begin DOCUMENT SECTION
The Model: A generic example used by our class is church-related. Organizations engage in strategic planning from time to time to refine "mission" within the context of an operating environment. From the mission are distilled "programs," or discrete action plans. A hypothetical church may have as a mission statement, for instance, "saving souls." In turn, mission is articulated with goals for each of the church's various programs, such as Sunday school. So in this illustration the organization's mission of saving souls is translated into a program goal of saving souls through Sabbath instruction.

But goal-driven outcomes -- like salvation -- tend to be nonspecific and therefore difficult to measure. So outputs are tracked instead. Outputs are more specific and measurable than outcomes, and driven by objectives. For instance, a measurable output objective might be to increase Sunday school attendance 20 percent next year. After a year's operation, however, output may have "underperformed" the target objective. The organization may then revise the objective, or fine-tune the program so that it better serves the objective. This cyclical process of operating, comparing actual output with target output, revising and fine-tuning -- then operating again -- is called "programming." In the Sunday school example, (re)programming might be revealed in personnel reassignments, for instance, or alternately the program objective might be revised downward, from 20 percent to perhaps 10 percent.

Note the act of faith that connects outputs (driven by the objective to boost Sunday school attendance) with more general outcomes (driven by the goal to save more souls). Nonprofit organizations -- churches included -- almost always operate in faith that if the requisite output is produced (increased Sunday school attendance), then the desired outcome (saved souls) will follow. Sometimes, however, producing outputs does not lead to the creation of intended outcomes, suggesting that the programming process should be revisited.
end DOCUMENT SECTION
begin RECORDED INFORMATION
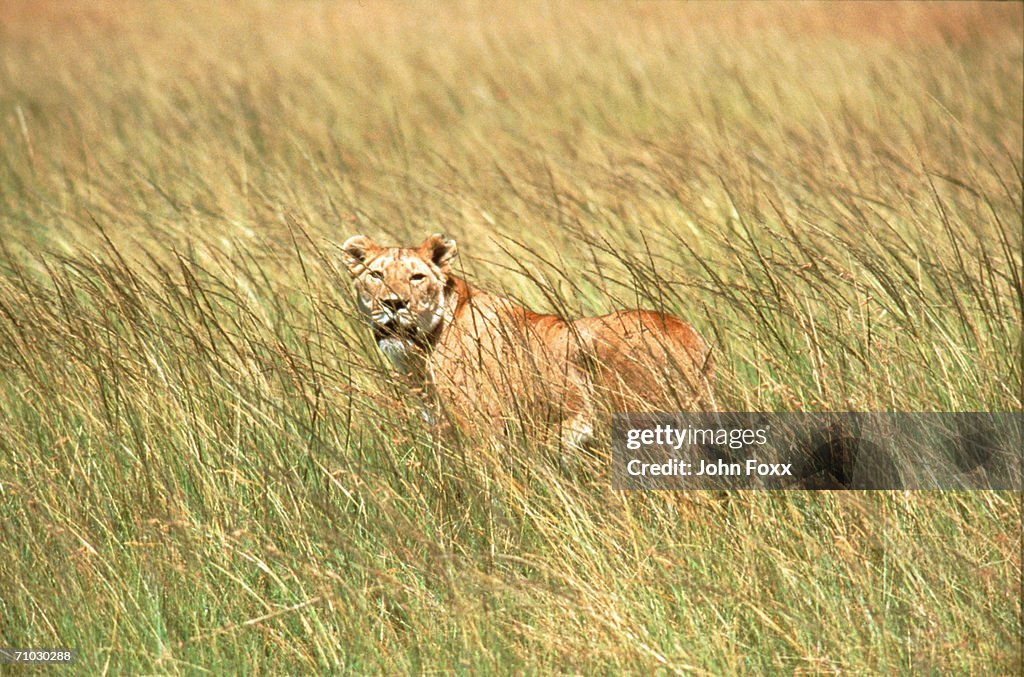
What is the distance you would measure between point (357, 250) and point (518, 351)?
0.92 m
end RECORDED INFORMATION
=== GIVEN PROBLEM A ===
Copy from the strategic planning text, starting at "Note the act" and ending at "should be revisited.".
=== GIVEN PROBLEM B ===
Using the strategic planning text, state whether each statement agrees with it, answering yes or no and quoting the words that decide it: (i) Outputs are more specific and measurable than outcomes. (ii) The sample output objective is to raise Sunday school attendance 50 percent next year. (iii) Producing outputs always leads to the intended outcomes.
=== GIVEN PROBLEM C ===
Pick up the strategic planning text after its final sentence and keep writing.

=== FINAL ANSWER A ===
Note the act of faith that connects outputs (driven by the objective to boost Sunday school attendance) with more general outcomes (driven by the goal to save more souls). Nonprofit organizations -- churches included -- almost always operate in faith that if the requisite output is produced (increased Sunday school attendance), then the desired outcome (saved souls) will follow. Sometimes, however, producing outputs does not lead to the creation of intended outcomes, suggesting that the programming process should be revisited.

=== FINAL ANSWER B ===
(i) Yes: "Outputs are more specific and measurable than outcomes"
(ii) No: "increase Sunday school attendance 20 percent next year"
(iii) No: "Sometimes, however, producing outputs does not lead to the creation of intended outcomes"

=== FINAL ANSWER C ===
Mormon Control Structure: The modern precedent for formal church programming systems began in the 1950s and 1960s with what was then called Priesthood Correlation, as the church began to position itself globally. Later, formal strategic planning in the 1970s identified a three-fold mission: proclaiming the gospel (missionary work), perfecting the Saints (ongoing church work), and redeeming the dead (temple work). In turn, elements of the tripartite mission serve as outcome goals for various church programs, such as adult Priesthood, Relief Society, youth and children's programs, etc. An example of an outcome goal might be for all adult Priesthood holders to be temple-endowed. An example of an output objective connected with the same goal might be for 10 percent of unendowed adult Priesthood holders to become endowed in any given year.

Stellar membership growth over the past half-century has led to the decentralization of uniform, carefully packaged programs originating in Salt Lake City, with "quality control" overseen by regional representatives and backed up by frequent visits from general authorities. Church members visiting any part of the world, for instance, may experience program uniformity in that Sunday lessons delivered there are identical to those delivered on the same Sunday back home.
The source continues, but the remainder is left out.